__Ejercicio breve A__: Reproduce todo lo que va desde "El cristal arruga" hasta "todos los delirios." en el texto extraído y sustituye "neblina" por "bruma".
__Ejercicio breve B__:
Responde con los datos del texto extraído:
(i) Según la cita, ¿qué es el mundo?
(ii) ¿Qué mastica el sediento?
(iii) ¿Qué se cubre con una manta, si es posible?
__Ejercicio breve C__: Enumera todas las citas entre comillas que el texto extraído atribuye a David Huerta.

__Texto extraído__:
══════

Carlos Olivares Baró

El tiempo derrama sus vacilaciones en el azogue. Una tenue lobreguez resbala su doliente estampa en la prolongación del instante. “Delgada sombra,/ espejos en declive” (David Huerta), polvo refugiado en los silencios, nocturno eco astillando la luz, arena huérfana de salitre en las coordenadas del tajo que augura el resplandor. Los objetos sobreviven sobre los pliegues que las estaciones prodigan: “El mundo es una mancha sobre el mar del espejo” (David Huerta).
El cristal arruga el párpado del viajero para que su peregrinaje murmure el abandono. La neblina transporta un fogaje áspero, arenoso, abismado en las grietas, inscripto en los desgarros del rencor. El sediento “bebe del cosmos de tu mano/ el polvo fluido de los vientos solares”, mastica un bolo de arcilla, roe los cartílagos del humo empalmado en la brizna. Labios humedeciendo con babaza antigua los matorrales, la agonía desafiante de todos los delirios.
“En donde estés oye la desgarrada boca/ del tiempo” (David Huerta): en donde te asiles revisa las gavetas, cubres, si es posible, la luna del espejo con una manta. No cierres las ventanas ni prolongues el espejismo del insomnio, no franquees los dedos por los bordes de la misericordia: aprópiate de todas las impudencias: refúgiate en el clamor y no te confíes de la niña que sonríe cobijada en el regazo de la madre, recuerda que “La luz cae vertical hasta la boca de la infamia, hasta los enronquecidos,/ tegumentos de la mentira, el odio, la traición” (David Huerta).

══════

Filas de un conjunto de datos:
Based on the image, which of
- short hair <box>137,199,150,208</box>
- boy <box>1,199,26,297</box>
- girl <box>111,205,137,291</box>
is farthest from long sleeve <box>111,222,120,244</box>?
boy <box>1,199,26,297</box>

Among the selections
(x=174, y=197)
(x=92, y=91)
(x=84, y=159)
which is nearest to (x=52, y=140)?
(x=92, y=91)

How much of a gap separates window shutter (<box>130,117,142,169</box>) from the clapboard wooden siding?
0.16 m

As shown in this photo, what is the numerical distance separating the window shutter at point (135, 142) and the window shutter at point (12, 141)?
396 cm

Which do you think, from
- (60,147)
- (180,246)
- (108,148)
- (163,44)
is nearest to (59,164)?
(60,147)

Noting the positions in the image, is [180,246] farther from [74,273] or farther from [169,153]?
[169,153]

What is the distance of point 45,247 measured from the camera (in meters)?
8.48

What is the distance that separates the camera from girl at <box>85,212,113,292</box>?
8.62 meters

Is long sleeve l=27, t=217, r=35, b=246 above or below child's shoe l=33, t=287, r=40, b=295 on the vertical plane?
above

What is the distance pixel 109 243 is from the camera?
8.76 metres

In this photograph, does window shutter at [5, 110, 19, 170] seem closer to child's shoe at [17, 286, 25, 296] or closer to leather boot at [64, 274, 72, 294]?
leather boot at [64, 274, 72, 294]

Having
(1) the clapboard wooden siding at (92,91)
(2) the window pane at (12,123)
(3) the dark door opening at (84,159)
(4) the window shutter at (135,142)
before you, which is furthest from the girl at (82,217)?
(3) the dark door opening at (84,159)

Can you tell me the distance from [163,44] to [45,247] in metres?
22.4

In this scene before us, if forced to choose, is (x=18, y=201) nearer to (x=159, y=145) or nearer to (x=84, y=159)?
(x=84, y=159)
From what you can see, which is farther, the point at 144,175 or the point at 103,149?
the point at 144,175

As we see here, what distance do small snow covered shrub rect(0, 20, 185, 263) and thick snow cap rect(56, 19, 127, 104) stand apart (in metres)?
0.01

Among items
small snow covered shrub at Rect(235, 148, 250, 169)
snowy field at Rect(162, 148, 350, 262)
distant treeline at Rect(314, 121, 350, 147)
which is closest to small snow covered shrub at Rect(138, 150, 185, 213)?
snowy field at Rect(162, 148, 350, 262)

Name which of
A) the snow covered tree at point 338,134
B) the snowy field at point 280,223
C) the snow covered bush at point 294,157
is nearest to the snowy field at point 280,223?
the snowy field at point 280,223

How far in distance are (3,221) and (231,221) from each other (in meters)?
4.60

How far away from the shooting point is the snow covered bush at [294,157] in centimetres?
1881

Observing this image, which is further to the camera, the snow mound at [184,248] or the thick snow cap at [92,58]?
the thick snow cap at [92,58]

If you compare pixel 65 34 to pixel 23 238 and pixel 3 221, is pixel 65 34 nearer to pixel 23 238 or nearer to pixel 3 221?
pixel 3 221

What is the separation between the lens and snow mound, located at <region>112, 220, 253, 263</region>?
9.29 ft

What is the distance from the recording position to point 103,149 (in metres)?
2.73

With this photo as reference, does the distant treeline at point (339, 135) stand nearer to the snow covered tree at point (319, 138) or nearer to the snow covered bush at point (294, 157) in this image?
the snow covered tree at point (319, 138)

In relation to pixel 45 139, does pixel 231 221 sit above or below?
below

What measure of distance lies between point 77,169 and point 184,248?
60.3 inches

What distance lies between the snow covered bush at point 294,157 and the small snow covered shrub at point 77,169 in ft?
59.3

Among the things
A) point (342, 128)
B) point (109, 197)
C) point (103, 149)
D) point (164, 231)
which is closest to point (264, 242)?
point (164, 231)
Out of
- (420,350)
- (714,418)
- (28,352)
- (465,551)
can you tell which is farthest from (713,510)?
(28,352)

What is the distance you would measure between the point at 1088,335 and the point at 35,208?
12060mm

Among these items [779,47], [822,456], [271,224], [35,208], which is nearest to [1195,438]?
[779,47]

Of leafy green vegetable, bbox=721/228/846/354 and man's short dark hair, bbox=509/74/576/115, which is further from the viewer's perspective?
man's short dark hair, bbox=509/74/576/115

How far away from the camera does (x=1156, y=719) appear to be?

══════

__Resultado esperado A__:
El cristal arruga el párpado del viajero para que su peregrinaje murmure el abandono. La bruma transporta un fogaje áspero, arenoso, abismado en las grietas, inscripto en los desgarros del rencor. El sediento “bebe del cosmos de tu mano/ el polvo fluido de los vientos solares”, mastica un bolo de arcilla, roe los cartílagos del humo empalmado en la brizna. Labios humedeciendo con babaza antigua los matorrales, la agonía desafiante de todos los delirios.

__Resultado esperado B__:
(i) Una mancha sobre el mar del espejo.
(ii) Un bolo de arcilla.
(iii) La luna del espejo.

__Resultado esperado C__:
"Delgada sombra,/ espejos en declive"
"El mundo es una mancha sobre el mar del espejo"
"En donde estés oye la desgarrada boca/ del tiempo"
"La luz cae vertical hasta la boca de la infamia, hasta los enronquecidos,/ tegumentos de la mentira, el odio, la traición"